May unfolded the plied napkin and lay it down on her lap. She beamed as though she were the guest of royalty. It was a strange reversal, Kathy thought, that she should feel so crippled, as May lightly hummed her tune.
And it seemed her neighbor had emerged from her hermitage with a tidal flood of speech. As they ate, May thanked Kathy for saving her, and spoke of her dream the previous night, in which the two of them flew over vast dark oceans, diving with white birds beneath the oiled waves. She told her—Kathy was not certain she had heard this right—that she had woken on her couch just the other morning to find the image of Jesus Christ burned onto her plasma TV screen. It was unmistakable, she said. It was Him. This was significant, May insisted, don’t you agree with that?
To all this, Kathy Warren nodded and interjected at the correct points, with a tone of mild condescension which maintained the hierarchy between them. The interaction was skillful, considering Kathy was in fact feverish and very weak. Too weak, almost, to handle her ice-water. It seemed that her once powerful limbs had deossified beneath her skin, and that she was now some soft-boned creature, meant for the dark ocean bottom.
They finished lunch and walked together towards the center of town and the central shops. The sun beat down on Kathy audaciously. She felt exposed by the light, and filled with terror by her son.
***
Nadine Parker stood just ahead of the women near the entrance to the office park, working her weekends, Kathy realized, as usual. She was the top broker at R.R. Hart, and Kathy the second, which roiled her blood. She watched Nadine set her attaché case down on the bench and spring the gold buckles, then begin searching through her documents self-importantly. Her coworker was predatory and intelligent. Kathy knew that Nadine would smell her hidden shame, like a dog sniffing cancer, and revel in it.

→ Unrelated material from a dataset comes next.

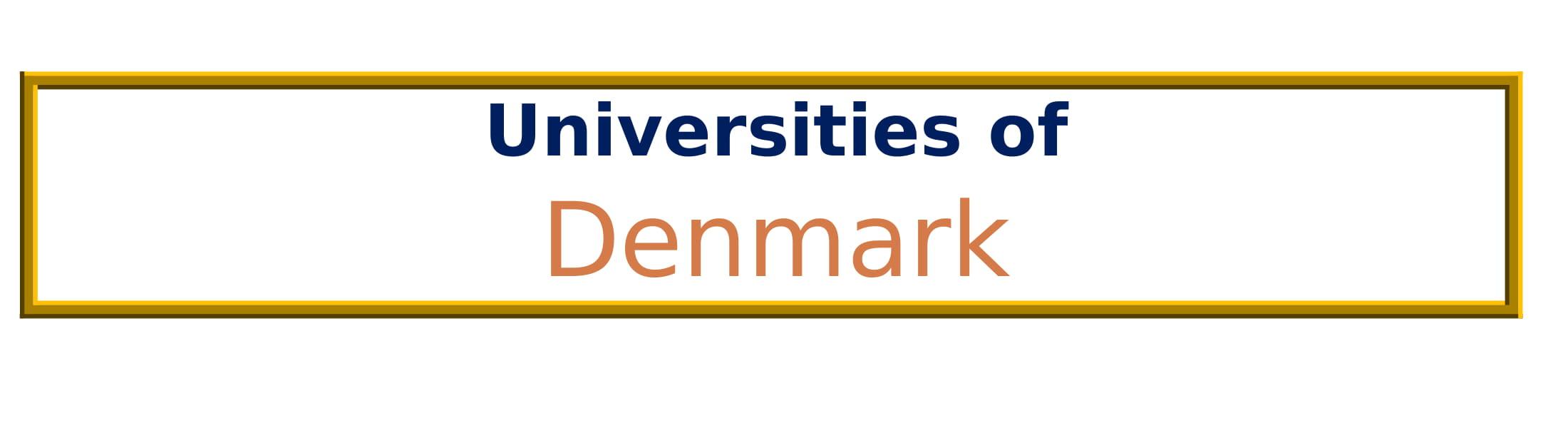 List of Universities in Denmark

Kathy quickly turned onto the footpath before the woman could spot her. The path was sheltered with the bright yellow litter of Cottonwoods and Aspens. It followed a wash that ran strong from the recent rains.

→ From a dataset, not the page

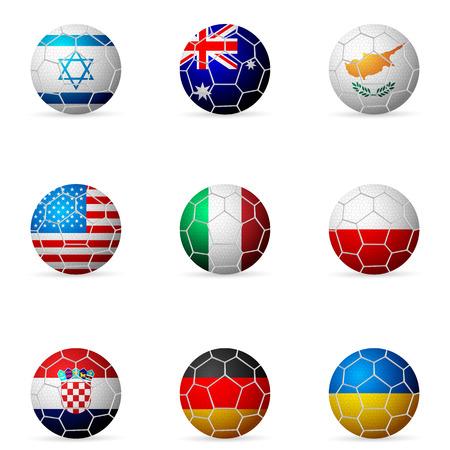 Soccer ball flag on a white background.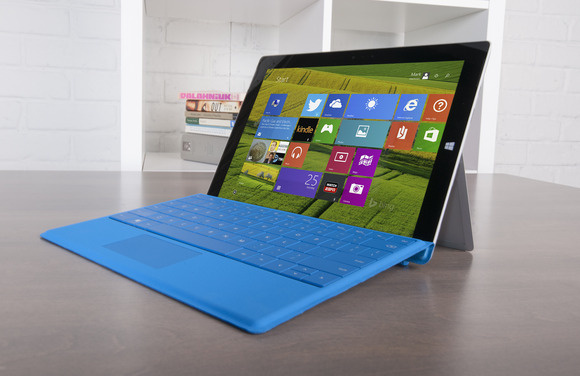 surface 3 main 2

"Water," May clapped. "Oh, how beautiful." As though she had forgotten that such things flowed.
"We should do this more often," she went on. "Every Tuesday."
Kathy resented the pluck in May’s voice. Kathy watched May wander down to the water, then kneel beside a Cottonwood tree and dip her hand into the frigid shoal. The roots of the Cottonwood overhung the muddy bank like large wooden knees.
That was when Kathy spotted it.
A coyote watched the women from the opposite shore. It held a small, mangled finch in its jaws. Kathy watched with horror as the bird thrashed one useless wing. The canine's casual posture as it shook its meal communicated both impish disregard and superiority. It was her coyote, yet now the sun light revealed huge swaths of inflamed mange covering its body like scabrous continents. The canine pranced across the water and trotted down the chip-seal, glancing back at Kathy with a muzzle full of squawking feathers.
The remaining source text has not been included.